View Full Version : What is the average and replacement level RA for the past few years?
Mariano_Rivera
09-16-2006, 06:08 AM
What is the average and replacement level RA for the past few years?
538280
09-16-2006, 09:29 AM
RA would just be runs per game (run average, runs per nine innings)...so here you go:
AL
2005: 4.76
2004: 5.01
2003: 4.86
NL
2005: 4.45
2004: 4.64
2003: 4.61
I can't give you replacement level though. Replacement level is really a theoretical thing which you can define however you want...so what replacement level is is really your own decision (or BP's, or Bill James', or anyone else's. There is no definite replacement level).
SABR Matt
09-16-2006, 11:13 AM
The run-allowing MARGIN can be defined...the replacement level cannot. The replacement level is an empirical thing that is different depending on how you define it. The Margin is a mathematical truth...it is the threshold at which winning games becomes impossible against league average competition.
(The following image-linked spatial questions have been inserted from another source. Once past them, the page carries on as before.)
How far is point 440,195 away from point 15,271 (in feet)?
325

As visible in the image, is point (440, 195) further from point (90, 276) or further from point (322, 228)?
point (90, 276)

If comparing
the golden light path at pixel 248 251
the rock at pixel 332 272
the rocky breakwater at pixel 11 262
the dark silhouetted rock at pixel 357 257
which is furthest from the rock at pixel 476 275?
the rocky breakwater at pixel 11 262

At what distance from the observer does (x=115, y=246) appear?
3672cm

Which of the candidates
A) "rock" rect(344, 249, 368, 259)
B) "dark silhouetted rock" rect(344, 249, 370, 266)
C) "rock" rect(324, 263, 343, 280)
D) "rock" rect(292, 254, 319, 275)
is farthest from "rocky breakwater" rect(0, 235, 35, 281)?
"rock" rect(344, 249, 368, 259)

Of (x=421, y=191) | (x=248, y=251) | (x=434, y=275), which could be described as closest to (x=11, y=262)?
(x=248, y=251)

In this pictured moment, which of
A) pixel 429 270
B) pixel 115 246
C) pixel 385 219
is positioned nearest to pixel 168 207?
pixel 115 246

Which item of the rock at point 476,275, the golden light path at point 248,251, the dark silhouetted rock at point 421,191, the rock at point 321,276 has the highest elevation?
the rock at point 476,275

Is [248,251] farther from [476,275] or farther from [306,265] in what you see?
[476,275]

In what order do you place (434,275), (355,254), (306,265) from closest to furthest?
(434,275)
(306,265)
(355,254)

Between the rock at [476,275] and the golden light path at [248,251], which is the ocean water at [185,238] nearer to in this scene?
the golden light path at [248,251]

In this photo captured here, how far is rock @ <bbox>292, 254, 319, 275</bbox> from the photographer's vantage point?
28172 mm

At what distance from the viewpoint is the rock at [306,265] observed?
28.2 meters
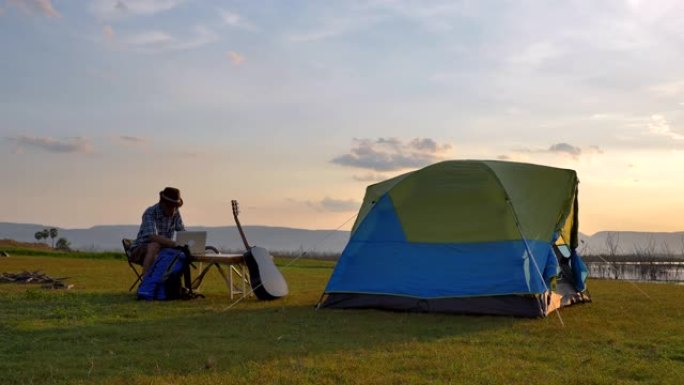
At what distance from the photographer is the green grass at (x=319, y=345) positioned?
14.9 ft

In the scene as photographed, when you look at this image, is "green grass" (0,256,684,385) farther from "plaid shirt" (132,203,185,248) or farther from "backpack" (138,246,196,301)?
"plaid shirt" (132,203,185,248)

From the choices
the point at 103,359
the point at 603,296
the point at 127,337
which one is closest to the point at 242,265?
the point at 127,337

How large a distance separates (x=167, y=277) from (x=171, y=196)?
4.32ft

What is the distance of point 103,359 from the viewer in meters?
4.97

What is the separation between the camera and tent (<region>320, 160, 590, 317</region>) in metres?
7.67

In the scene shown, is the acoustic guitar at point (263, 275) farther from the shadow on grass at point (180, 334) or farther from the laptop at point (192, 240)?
the laptop at point (192, 240)

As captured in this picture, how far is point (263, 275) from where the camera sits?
9.36 m

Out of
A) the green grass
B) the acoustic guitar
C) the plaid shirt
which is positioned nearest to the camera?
the green grass

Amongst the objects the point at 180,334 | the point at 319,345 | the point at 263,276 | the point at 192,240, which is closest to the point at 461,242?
the point at 263,276

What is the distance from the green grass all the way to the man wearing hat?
3.25ft

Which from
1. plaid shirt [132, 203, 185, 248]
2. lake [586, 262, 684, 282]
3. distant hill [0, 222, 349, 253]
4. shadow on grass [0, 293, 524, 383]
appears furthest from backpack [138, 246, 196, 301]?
distant hill [0, 222, 349, 253]

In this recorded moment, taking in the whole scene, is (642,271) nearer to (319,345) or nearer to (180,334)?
(319,345)

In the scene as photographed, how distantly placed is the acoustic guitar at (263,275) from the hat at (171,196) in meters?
1.24

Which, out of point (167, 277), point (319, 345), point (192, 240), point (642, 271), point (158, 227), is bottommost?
point (319, 345)
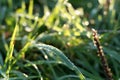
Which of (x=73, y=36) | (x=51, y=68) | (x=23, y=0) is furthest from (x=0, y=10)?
(x=51, y=68)

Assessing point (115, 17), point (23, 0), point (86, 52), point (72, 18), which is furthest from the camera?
point (23, 0)

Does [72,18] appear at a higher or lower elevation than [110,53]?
higher

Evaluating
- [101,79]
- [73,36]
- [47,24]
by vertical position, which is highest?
[47,24]

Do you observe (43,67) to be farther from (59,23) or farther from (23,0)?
(23,0)

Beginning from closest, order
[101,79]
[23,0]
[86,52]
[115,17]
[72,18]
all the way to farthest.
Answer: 1. [101,79]
2. [86,52]
3. [72,18]
4. [115,17]
5. [23,0]

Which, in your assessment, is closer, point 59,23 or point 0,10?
point 59,23

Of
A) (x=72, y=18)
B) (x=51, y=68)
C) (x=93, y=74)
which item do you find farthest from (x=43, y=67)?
(x=72, y=18)
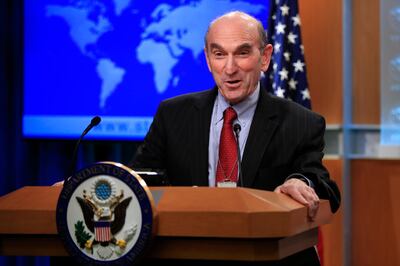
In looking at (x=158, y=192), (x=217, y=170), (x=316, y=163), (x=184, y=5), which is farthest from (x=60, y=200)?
(x=184, y=5)

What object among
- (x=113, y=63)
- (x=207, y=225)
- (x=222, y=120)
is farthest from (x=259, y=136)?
(x=113, y=63)

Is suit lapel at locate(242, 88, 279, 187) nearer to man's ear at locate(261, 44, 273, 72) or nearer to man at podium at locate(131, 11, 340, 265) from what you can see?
man at podium at locate(131, 11, 340, 265)

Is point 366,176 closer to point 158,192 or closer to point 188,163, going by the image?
point 188,163

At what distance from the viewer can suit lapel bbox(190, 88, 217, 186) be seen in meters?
2.64

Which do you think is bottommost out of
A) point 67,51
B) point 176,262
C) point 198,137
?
point 176,262

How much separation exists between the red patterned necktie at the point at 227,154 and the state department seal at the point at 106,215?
0.84 m

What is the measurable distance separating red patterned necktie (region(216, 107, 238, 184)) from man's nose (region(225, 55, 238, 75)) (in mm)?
156

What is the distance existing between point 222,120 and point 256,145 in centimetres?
24

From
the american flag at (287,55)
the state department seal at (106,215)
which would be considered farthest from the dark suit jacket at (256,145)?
the american flag at (287,55)

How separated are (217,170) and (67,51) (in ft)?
9.80

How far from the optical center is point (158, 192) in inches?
72.9

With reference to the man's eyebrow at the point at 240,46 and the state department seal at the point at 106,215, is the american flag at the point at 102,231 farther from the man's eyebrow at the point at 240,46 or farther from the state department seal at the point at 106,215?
the man's eyebrow at the point at 240,46

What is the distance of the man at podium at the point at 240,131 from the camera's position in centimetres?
258

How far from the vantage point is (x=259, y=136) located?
2.61m
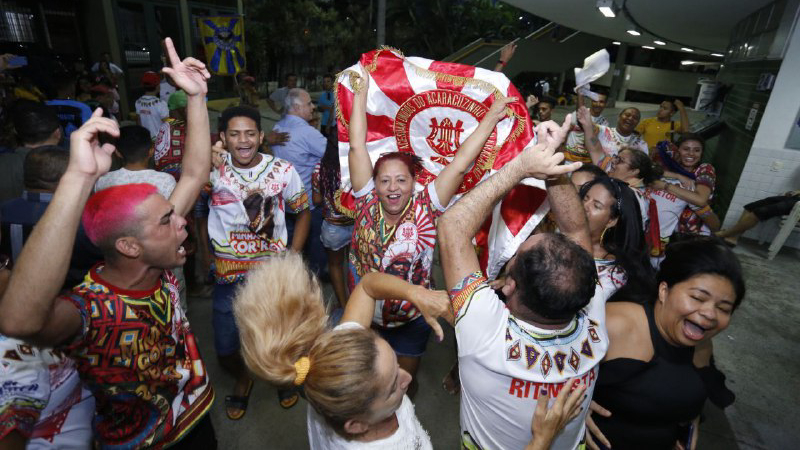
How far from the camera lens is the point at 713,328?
5.33 ft

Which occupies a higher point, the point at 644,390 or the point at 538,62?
the point at 538,62

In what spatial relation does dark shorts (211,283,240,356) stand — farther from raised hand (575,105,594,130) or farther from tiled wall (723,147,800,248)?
tiled wall (723,147,800,248)

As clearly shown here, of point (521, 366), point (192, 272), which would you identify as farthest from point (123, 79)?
point (521, 366)

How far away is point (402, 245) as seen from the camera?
2.35 meters

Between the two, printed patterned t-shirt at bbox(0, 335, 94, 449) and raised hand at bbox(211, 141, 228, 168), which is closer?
printed patterned t-shirt at bbox(0, 335, 94, 449)

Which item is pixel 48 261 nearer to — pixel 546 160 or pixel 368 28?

That occurs at a pythagorean .250 W% for team offense and team defense (a team will win zero games or darned close to zero games if its' offensive W% and its' defensive W% add up to .500 or less).
in 2005: 4.76 * (.75 / .25) ^ (1/X)...
.75 because we want to offense facing the pitching staff to have a .750 W%
X is the pythagorean exponant which in this case would be 9.52^.285 or 1.90
that above expression equals 8.49..the margin for team pitching would be roughly 8.5 R/G
Mariano_Rivera
09-16-2006, 12:14 PM
Thats was actually a typo I don't know how I typed that.
SABR Matt
09-16-2006, 01:22 PM
What was a typo?
Tango Tiger
09-16-2006, 02:21 PM
Matt, that is not a mathematical truth! I can see why you are not a fan of the Odds Ratio method.
The .250 off and .250 def will win .000 games, if their effect is linear. However, that's not how it works. The Odds Ratio method would say such a team will win .100 times per game. If you want to say that's "darned close to zero", fine. But, it's not zero. It's around .100.
As for replacement level, I like to define it as .300 on the team level, which would be .380 for non-pitchers and .410 for pitchers. Since it's easier to relieve than start, I break down the pitcher's replacement level into .380 for starters and .470 for relievers.
But, as others have said, you choose what you mean by replacement level.
Tango Tiger
09-16-2006, 02:27 PM
Further to the .250 thing, we'd expect a .250 winning percentage if the offense scores 2.69 runs and the def allows 5.0
We expect a .250 winning percentage if the defense allows 8.5 runs and off scores 5.
Then, it's simply a matter of figuring out how often a team wins if it scores 2.69 and allows 8.5. Using pythagenpat, that answer is .094.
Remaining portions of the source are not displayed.